El 16 de noviembre pasado, el Congreso aprobó con 93 votos, en una primera votación que debe ser ratificada en la próxima legislatura ordinaria, el retorno a un sistema bicameral. El proyecto aprobado fue sometido originalmente a votación en julio del año pasado, cuando Patricia Juárez ejercía la presidencia de la Comisión de Constitución, y fue sometido nuevamente a votación en junio de este año, cuando Hernando Guerra-García ejercía ese cargo, obteniendo 86 votos, uno menos que el número necesario para ser aprobado en dos legislaturas sin pasar por referéndum.
Si uno compara los proyectos en debate a lo largo de las legislaturas, podría decir que el proyecto aprobado es una versión mejorada respecto de las propuestas iniciales, que contenían artículos que despertaban suspicacias y que ya no están, como, por ejemplo, otorgar a los diputados el poder de acusar ante el Senado, por infracción a la Constitución, al presidente del Banco Central de Reserva (BCR), al superintendente de la SBS, a los miembros del Jurado Nacional de Elecciones (JNE) y a los jefes de la ONPE y el Reniec (artículo 99), o elevar de dos a tres las censuras o negaciones de confianza a los Consejos de Ministros para poder disolver la Cámara de Diputados (artículo 134). Es cierto que también se mantienen vacíos de la versión original, que no abordan con la precisión requerida temas como qué hacer frente a eventuales conflictos entre las dos cámaras o entre el Congreso y el Ejecutivo. Pero, en general, podría decirse que se trata de una propuesta positiva y que es un avance respecto de lo que hoy tenemos.
Pero también es cierto que estamos ante un Congreso con mucha menor legitimidad política que hace un año y que impondría en dos legislaturas, sin pasar por referéndum, la vuelta a la bicameralidad, que fue rechazada en el referéndum del 9 de diciembre del 2018. No hay que ser ingenuos: detrás de los 93 votos no ha habido sesudas discusiones sobre los efectos que tendría el proyecto aprobado sobre la gobernabilidad democrática, sino el cálculo de que, habilitada la reelección (decisión con la que estoy de acuerdo) y teniendo más parlamentarios (pasaríamos de los actuales 130 a 190, aunque con un límite de gasto del 0,6% del Presupuesto General de la República), las posibilidades de seguir en el juego político para los parlamentarios serían mayores.

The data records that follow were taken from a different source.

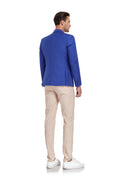 Charger l'image dans la visionneuse de la galerie, Royal Blue Men's Two Button Blazer for Party, Wedding and Business
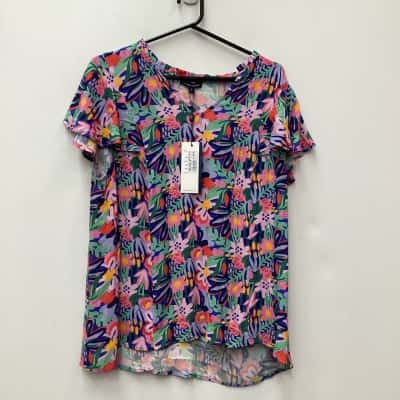 NEW - Gordon Smith Womens  Size 16 Blouse Floral / Multicoloured 
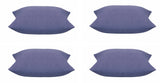 NNEDSZ Pack of 4 Elements Indigo Blue Base Colour Square Cushion Covers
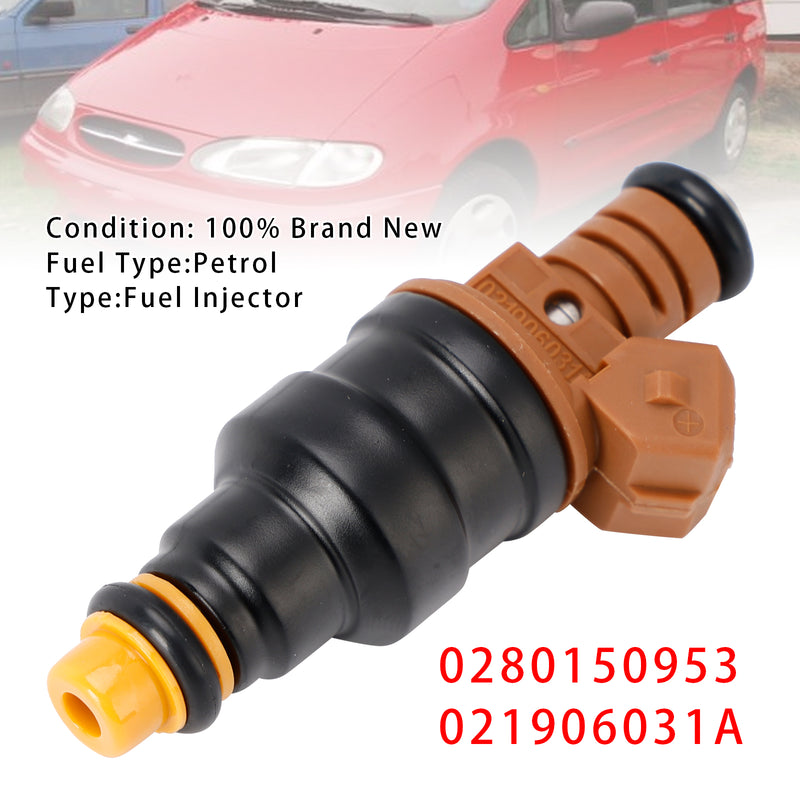 VW Golf III Vento Sharan Ford Galaxy 2.8L VR6 0280150953 1PCS Fuel Injector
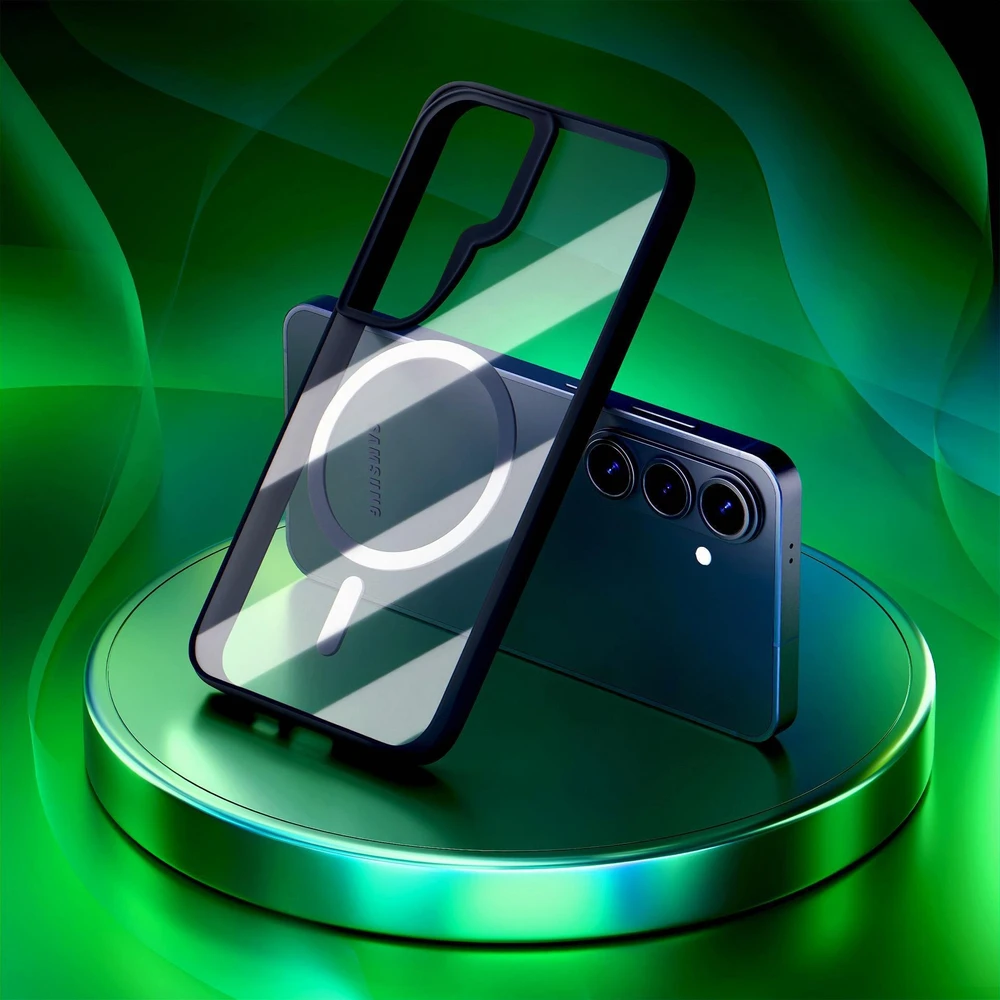 Dėklas 3mk Satin Armor MagCase, skirtas Samsung Galaxy S26 - permatomas Juodas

Si bien la vuelta al bicameralismo goza de un relativamente amplio consenso y respaldo académico y entre la élite política, se trata de una reforma nada fácil de explicar y de generar una amplia aprobación ciudadana. Como ha sido dicho por muchos, contar con dos cámaras ayudará un poco a limitar la aprobación de leyes “sorpresa” que se aprueban sin mayor debate. Es una suerte de barrera de contención, que, por ejemplo, ayudaría ahora a hacer más pausado el proceso de acusación por infracción de la Constitución contra los miembros de la Junta Nacional de Justicia (JNJ). Aunque también es correcto señalar que el futuro Senado tendrá mucho poder y muchas atribuciones, como el nombramiento de funcionarios claves, como el defensor del Pueblo o los miembros del Tribunal Constitucional (TC).
Pero la objeción más de fondo a la vuelta al bicameralismo es que, sin una reforma a fondo de los partidos políticos, en particular de sus mecanismos de selección de candidaturas, lo más probable es que tengamos en el futuro parlamentarios iguales a los que hoy rechazamos. Esto no necesariamente porque los electores elijan malos representantes, sino porque la elección se limita a una oferta pobre de partidos que han devenido vientres de alquiler de intereses particulares, elegidos en asambleas de delegados amañadas por las cúpulas dirigenciales. Por ello, abrir la selección de candidaturas de los partidos a la participación ciudadana sería al menos un paso en la dirección de limitar la multiplicación de candidaturas sin respaldo ciudadano. Aprobar la bicameralidad y eliminar la participación ciudadana en la selección de candidatos sería una combinación muy peligrosa.